Pourquoi le marché légal recule ?
Le marché des jeux de hasard en Belgique fait face à des défis
Ah, le marché belge des jeux de hasard ! On pensait qu’il était inarrêtable, mais bam ! Surprise ! Pour la première fois de son histoire, il fait un petit pas en arrière. Tom De Clercq, le grand chef de Napoleon Sports & Casino, vient de nous balancer quelques vérités sur la situation. En gros, le marché légal a pris un coup,avec une baisse de près de 5 % entre 2023 et 2024. C’est comme si on avait pris un bol de frites et qu’on s’était rendu compte qu’il était vide alors qu’on s’attendait à en avoir plein !
Le paradoxe des restrictions
Alors, pourquoi ce coup de frein ? Eh bien, il s’avère que nos amis les régulateurs ont décidé de mettre la main à la pâte avec des restrictions publicitaires ultra strictes, prévues pour le 1er juillet 2024. L’idée, c’est de protéger les citoyens en limitant leur exposition à ces tentations de jeu. Sauf que voilà, en rendant tout cela moins visible, les opérateurs légaux deviennent un peu comme ce petit monstre dans le placard : on sait qu’il est là, mais on préfère ne pas trop le mentionner.

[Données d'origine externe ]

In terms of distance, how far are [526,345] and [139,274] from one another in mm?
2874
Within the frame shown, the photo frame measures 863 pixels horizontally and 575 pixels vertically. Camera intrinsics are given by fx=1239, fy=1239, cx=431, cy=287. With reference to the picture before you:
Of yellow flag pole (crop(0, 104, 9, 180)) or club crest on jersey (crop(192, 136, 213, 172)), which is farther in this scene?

Et attention, ce n’est pas tout ! Moins de visibilité pour les opérateurs légaux signifie que les joueurs vont chercher leurs sensations fortes ailleurs, notamment dans des endroits pas forcément recommandables. D’après les chiffres, un sur quatre a déjà essayé ces plateformes non officielles. Et là, c’est le drame : pas de protection, pas de garanties, rien du tout. Un vrai far west !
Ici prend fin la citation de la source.